Comme son amour pour ce divin enfant n’est point une passion, semblable à celle qu’on a d’ordinaire pour les choses que l’on aime pour soi-même ou à l’égal de soi-même, et qu’elle ne vient pas simplement des sentiments naturels que les mères ont pour leurs enfants: mais que cette passion est un amour tout divin, causé par la connoissance qu’elle a de la grandeur incompréhensible de celui qu’elle tient! On voit qu’elle regarde avec une estime toute particulière ce saint enfant qu’elle aime par-dessus toutes choses, et que cet amour est représenté par des marques d’une véritable dévotion qui sont exprimées par la disposition de son corps, qui a un genou en terre, par cette manière respectueuse avec laquelle elle reçoit son fils, non pas en l’embrassant ni en le caressant avec liberté, comme font les autres mères, mais en lui tendant agréablement les bras; par ces yeux abaissés et à demi ouverts qui marquent sa révérence, par cette couleur vermeille qui est répandue sur tout son visage, qui témoigne l’ardeur de son amour et la joie intérieure de son âme; et enfin par tous les autres traits et les autres parties de son corps qui demeurent sans action, et qui ne font voir qu’une contenance sage, modeste et pleine de pudeur.
L’on voit aussi sur le visage de sainte Élisabeth une grande humilité et un profond respect. Elle tient saint Jean, et il semble qu’elle lui enseigne la vénération qu’il doit avoir pour le petit Jésus. Ce divin précurseur joint les mains, et, quoique enfant, l’on découvre déjà en lui quelque chose de sérieux et d’austère; car le peintre a fait qu’il n’y a point de mouvement dans sa bouche ni dans ses yeux qui marquent d’autre action que celle que l’âme fait faire à tous les sens corporels, lorsqu’ils sont fortement attachés à contempler Dieu et à l’adorer.

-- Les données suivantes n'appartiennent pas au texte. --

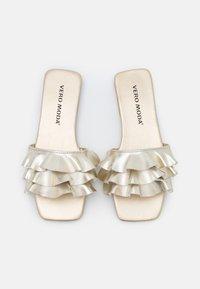 Vero Moda - VMJASMINE  - Sandaler - pale gold - 5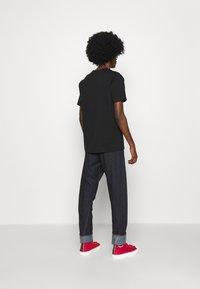 Vivienne Westwood - HEART CLASSIC - Print T-shirt - black - 5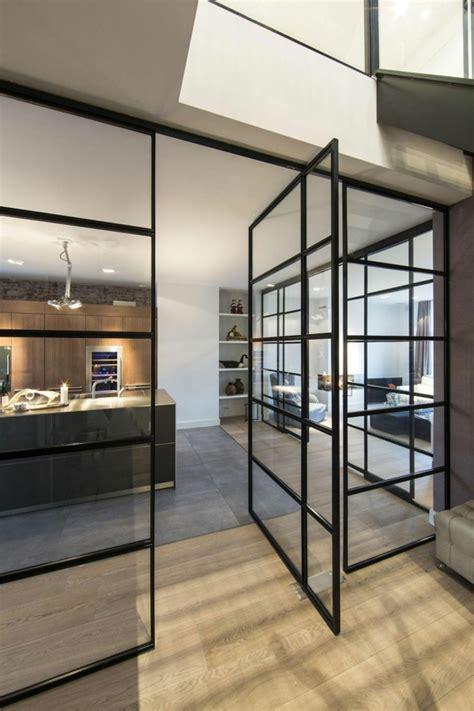chambre a coucher contemporaine la cloison vitrée intérieure pour un espace original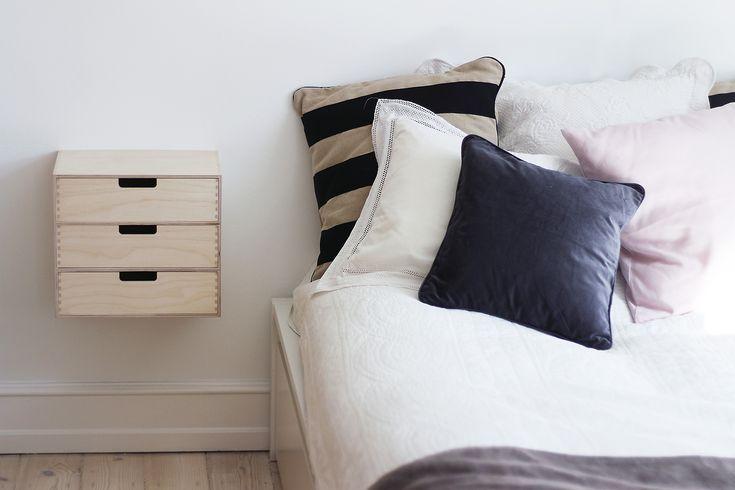 – My latest DIY project: easy & cheap bedside table – Jeg har været på udkig efter et par sengeborde, lige siden vi flyttede ind. Det har ikke været helt nemt…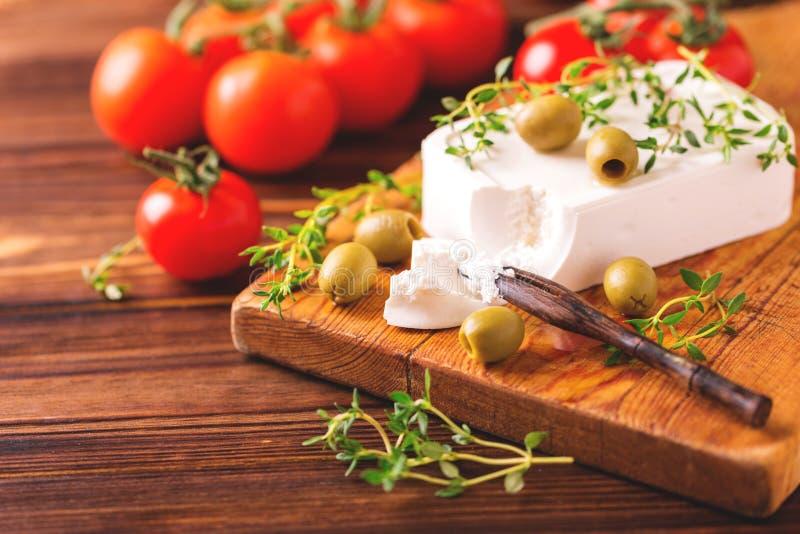 Griekse kaas feta met thyme en groene olijven stock fotografie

Saint Joseph est appuyé d’une manière grave; et bien qu’il regarde la Vierge et son fils, on voit pourtant qu’il a des pensées qui l’occupent intérieurement, comme s’il méditoit sur les grandes choses que doit accomplir ce divin enfant dont il est le fidèle dépositaire.
L’Académie montra encore de quelle sorte Raphaël a divinement peint sur le visage des anges une joie et une beauté qui semblent surnaturelles; et que cette joie paroît particuliement dans leurs yeux, où il y a un certain vif et un brillant, qui est la marque du plaisir de l’âme. Car lorsqu’elle sent quelque chose qui lui plaît, elle fait que le cœur se dilate, que les esprits les plus chauds et les plus purs montant au cerveau et se répandant sur le visage, particulièrement dans les yeux, réchauffent le sang, étendent les muscles, ce qui rend le front serein et donne un plus beau lustre et un plus grand éclat à toutes les autres parties.
Enfin la compagnie demeura d’accord que ce tableau est un chef-d’œuvre de ce grand peintre, et un ouvrage incomparable qu’il fit pour le roi François Ier. Il le jugea si digne de ce monarque et de lui, qu’il mit son nom dans le bord de la robe de la Vierge, où l’on voit en lettres capitales: RAPHAEL URBINAS PINGEBAT M. D. XVIII, c’est-à-dire deux ans avant sa mort, et lorsqu’il étoit dans sa plus grande force.
On nomma ensuite M. Nocret pour parler dans la première conférence, lequel choisit pour son sujet un tableau de Paul Véronèse qui est dans le cabinet du Roi.
COMMENTAIRE
Cette conférence fut tenue dans le cabinet des Tableaux du Roi le samedi 3 septembre 1667. Félibien en a rédigé lé texte et l’a publié. On sait que le tableau décrit par Mignard est au Louvre. Il provient de la collection de François Ier.